Pulling the potion from her pocket, she carefully poured it over the lock. The metal sizzled and hissed, acrid smoke rising to sting Dinah’s eyes.

Sixteen years of waiting and planning. Sixteen long, torturous years pretending to adore the royal family who’d ordered the wraith’s destruction. Pretending to be satisfied with an ordinary life. With the fragile power that came from wealth and status. Power that could so easily disappear with a single wrong move.

The lock was melting, silver running into gold running into rose lead and bleeding down the iron bars of the gate. The wraith rushed forward, its scream turning from anguish to vicious anticipation as the iron cracked.

Dinah didn’t want power that could disappear. She didn’t want friendships with those who were afraid of magic. Afraid of strength and will and purpose.

She wanted to be limitless, and she was about to get her wish.

The gate shivered, its bars disintegrating into flakes that tumbled toward the forest floor like rivers of ash. The wraith fell silent, its arms reaching across the empty space where the gate had stood as the last of the iron dissolved and swirled into nothing. The ground shuddered, and a loud snapping sound echoed around the Wilds—a whiplash of magic that tore through the invisible cage that held the wraith back.

The creature rushed forward, colliding with Dinah, a shadow of terrible cold that clung to her skin and whispered against her bones. For one long instant, they held on to each other, the wraith’s mouth gaping wide as if it might sink its fangs into the source of its freedom, but then Dinah whispered, “We have work to do.”

Turning, Dinah walked out of the Wilds, across the marshland, and onto the road that led to Falaise de la Mer, the wraith floating silently beside her, while the bells along the road rang frantically. When they reached the crossroad that would lead them north toward the castle, set high on a distant hill and lit with fiery torches, the wraith turned toward it.
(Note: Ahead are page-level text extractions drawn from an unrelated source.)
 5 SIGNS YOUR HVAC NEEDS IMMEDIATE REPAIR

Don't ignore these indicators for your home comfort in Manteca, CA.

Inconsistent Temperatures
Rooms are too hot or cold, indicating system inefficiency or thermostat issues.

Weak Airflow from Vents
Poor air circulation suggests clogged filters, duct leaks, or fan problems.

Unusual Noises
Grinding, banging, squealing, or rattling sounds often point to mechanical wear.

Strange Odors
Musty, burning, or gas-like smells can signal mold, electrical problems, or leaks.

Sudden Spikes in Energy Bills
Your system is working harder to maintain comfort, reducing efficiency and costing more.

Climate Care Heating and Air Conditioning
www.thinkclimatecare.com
“Not yet,” Dinah said as the hunger that had hollowed her spirit for so many years howled for the vengeance it craved. “Tonight, the royal family and everyone in the city will be there for the ball, and I have a very special betrothal gift I’d like to bring the prince.”

The wraith hovered behind Dinah as they walked to the de la Cour farmhouse, moved silently across the property, and climbed down the steps carved into the side of the cliff. Before them, the Chrysós Sea was a vast, dark shadow sprinkled with starlight.

“Join me,” Dinah said.

The wraith floated against Dinah’s back as if hugging her from behind. Its black cape covered her, and its clawlike fingers rested on her own. Together, they walked into the sea.

The waves splashed against their knees, tugging at the cloak until it spread behind them like a pool of spilled ink. The vicious triumph burning in Dinah’s bones carved its way into her heart as she waded out to her waist, her arms spread wide, the wraith wrapped around her limbs as if they were one.